Evidentemente i nostri, nonostante la “scarna” discografia, possono contare su un bagaglio d’esperienze professionali corposo e consistente, e apprendere, leggendo nel dettaglio la bio allegata, che, in effetti, si tratta di musicisti che collaborano assieme da molto tempo e arrivano da frequentazioni musicali appartenenti a vari generi, non fa che confermare l’impressione avuta durante il primo ascolto del lavoro in questione.
Ed è probabilmente proprio questa “apertura mentale”, la vera “colpevole” di un suono certamente di radicata marca heavy metal, tra NWOBHM e power americano degli eighties, e tuttavia anche sufficientemente “contaminato” da non risultare troppo datato e, soprattutto, scontato.
Si tratta di piccole sfumature, che vanno dal gothic (Sozzi e Manfredotti vantano una collaborazione comune nella cover band ufficiale degli HIM denominata Over Dream) fino all’hard rock, figlie inconfutabili di una cultura musicale sufficientemente ricca e variegata che, pur non snaturando assolutamente la “nobile” origine stilistica, riescono a distinguere, magari anche solo minimamente, il quintetto emiliano dai molti habitué del settore.

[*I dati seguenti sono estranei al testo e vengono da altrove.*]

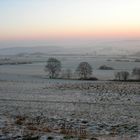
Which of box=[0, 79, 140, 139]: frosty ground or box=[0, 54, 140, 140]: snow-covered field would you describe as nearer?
box=[0, 54, 140, 140]: snow-covered field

Il resto lo fanno due chitarre affiatate e molto ispirate, una voce duttile che nei frangenti più “cattivi” si rifà un po’ al magnetismo teatrale di Steve Sylvester, e una sezione ritmica solida e compatta, per un risultato complessivo di sicura suggestione e cospicua attrattiva, che saprà soddisfare, con “Ray of light”, “Endress narration”, “Why do we fight?”, nonché con l’epicheggiante “Liar” (molto bella) la Vostra voglia di HM “classico”, sfruttando un’oculata mistura d’attitudine british e approccio yankee filtrate attraverso la dedizione e la personalità compositiva tipica dei Kabal, ma che è in grado di sorprendere e affascinare forse pure di più tramite il seducente tocco gotico di “Heart attack”, “The eyes of the evil” (entrambe impreziosite dalla voce di Morena Chiesa), “Black different faces” e “The mirror” (Death SS meets Virgin Steele?), dove forza espressiva e temperamento aumentano ulteriormente le loro rispettive stature.
Un artwork assai curato e suggestivo integra le sensazioni ampiamente positive suscitate dalla prova dei Kabal, un gruppo, per quanto mi riguarda, davvero interessante e capace.